### SUPPLIED PASSAGE
== Segment start ==

If Hollywood is not recycling actual entertainment, they are continuously recycling the elements that make them. Those parodies of TV pitch meetings that you see everywhere - where an executive makes some unholy proposition like, "It's Two and a Half Men meets Battlestar Galactica!"? Those actually happen - and more often than not get greenlit - because it's a safer investment to pour money into things that are proven than things that aren't. For every Lost there are ten According to Jims or CSIs, because the cost of venturing into something fresh and original is simply too high.

In motorsports' case, there seems to be the thinking that the only way to make racing fresh and original is to vary the packaging of it. So the nets add experts to dissect every nuance of what goes on during a race. Pretty soon, there is nothing left for the viewer to interpret or imagine because someone on the TV screen is doggedly attempting to bring it to light in their own inimitable style. For instance, if a driver has a wreck, there is someone there immediately with a microphone to ask about "the emotions" of the incident. It's like a visual version of Twitter - throwing bits and pieces of what's going on at you in an unceasing stream until it all becomes white noise.

In the process of doing this, the broadcasters themselves make themselves part of the show. In the past, the broadcasters' role was to chronicle the action that the viewer might not be able to see. Today, it seems that their role is to determine what action the viewer should see - and that anything else is not worth the viewers' time. In fact, in most of today's broadcasts, the networks write up the storylines ahead of time and tailor the broadcast to emphasize them.

== Segment end ==

### REQUIRED WORK
Reproduce the passage on Hollywood recycling and motorsports broadcasting in full, word for word.

### DATA PROVIDED
== Segment start ==

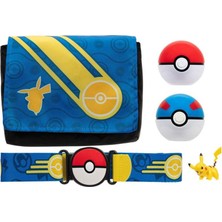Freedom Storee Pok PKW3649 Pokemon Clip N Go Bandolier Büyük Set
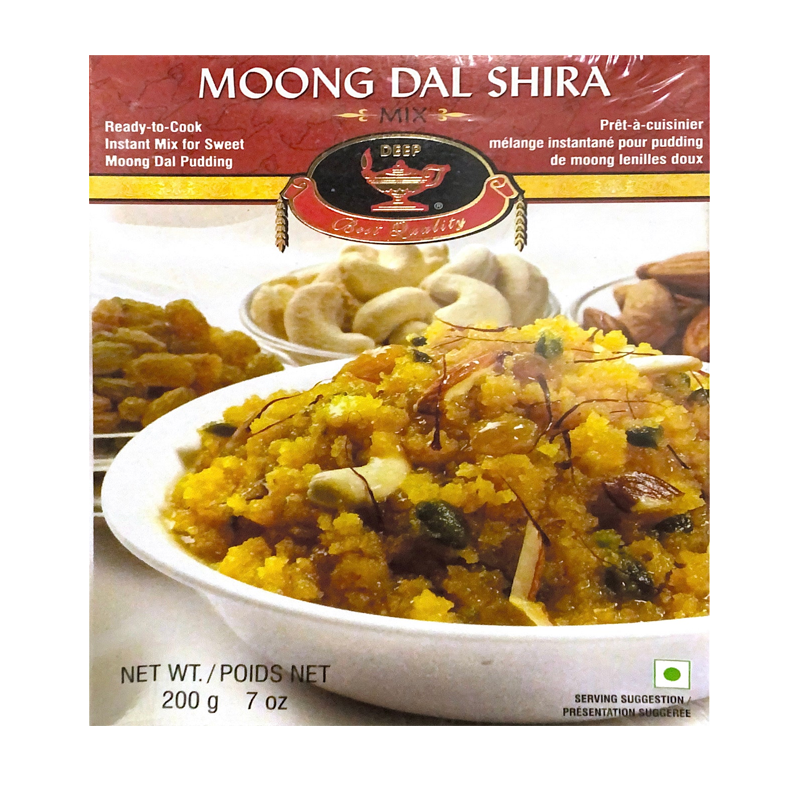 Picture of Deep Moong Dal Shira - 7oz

== Segment end ==

### TASK RESULT
If Hollywood is not recycling actual entertainment, they are continuously recycling the elements that make them. Those parodies of TV pitch meetings that you see everywhere - where an executive makes some unholy proposition like, "It's Two and a Half Men meets Battlestar Galactica!"? Those actually happen - and more often than not get greenlit - because it's a safer investment to pour money into things that are proven than things that aren't. For every Lost there are ten According to Jims or CSIs, because the cost of venturing into something fresh and original is simply too high.

In motorsports' case, there seems to be the thinking that the only way to make racing fresh and original is to vary the packaging of it. So the nets add experts to dissect every nuance of what goes on during a race. Pretty soon, there is nothing left for the viewer to interpret or imagine because someone on the TV screen is doggedly attempting to bring it to light in their own inimitable style. For instance, if a driver has a wreck, there is someone there immediately with a microphone to ask about "the emotions" of the incident. It's like a visual version of Twitter - throwing bits and pieces of what's going on at you in an unceasing stream until it all becomes white noise.

In the process of doing this, the broadcasters themselves make themselves part of the show. In the past, the broadcasters' role was to chronicle the action that the viewer might not be able to see. Today, it seems that their role is to determine what action the viewer should see - and that anything else is not worth the viewers' time. In fact, in most of today's broadcasts, the networks write up the storylines ahead of time and tailor the broadcast to emphasize them.